Kerogen is insoluble in organic solvents and represents the uncracked, high-molecular-weight precursor material still locked in the rock matrix. Bitumen is the soluble fraction, comprising asphaltenes, resins, and heavy aromatic compounds that have already been generated from kerogen or migrated into the rock from elsewhere. During Rock-Eval analysis, free bitumen contributes to the S1 peak while intact kerogen contributes to the S2 peak. In shale reservoirs, bitumen partially fills pores previously occupied by kerogen and retains some residual porosity after generation.
How does kerogen type affect shale oil recovery?

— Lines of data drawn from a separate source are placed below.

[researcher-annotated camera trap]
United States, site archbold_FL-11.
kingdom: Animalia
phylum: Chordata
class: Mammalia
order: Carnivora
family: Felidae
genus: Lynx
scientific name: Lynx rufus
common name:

Kerogen type controls both the quantity and quality of oil generated. Type I kerogen produces waxy, paraffinic crudes with high API gravity but high pour points; Type II kerogen generates lighter, more aromatic oils that flow more easily. Type III kerogen primarily generates gas and yields very little liquid. In in-situ upgrading pilot projects (such as Shell's ICP process in the Green River Formation), Type I kerogen's high HI means more oil is available per tonne of rock, but the waxy composition requires thermal processing to achieve pipeline-quality crude.
Why Kerogen Matters
Kerogen type and abundance are the foundational inputs to every petroleum system model. Without sufficient TOC, no generation occurs regardless of burial depth; without the right kerogen type, gas-prone source rocks will not produce economic oil. Exploration teams use kerogen data to rank prospects, define fairway boundaries, and calibrate migration models that predict where generated hydrocarbons accumulated. In the unconventional shale revolution, kerogen transitioned from a passive indicator to an active reservoir component: organic porosity within kerogen matrices stores the gas that shale wells produce. Resource estimations for tight-oil and shale-gas plays rely on kerogen-derived porosity models, making kerogen characterization as important to production engineering as it is to exploration geology.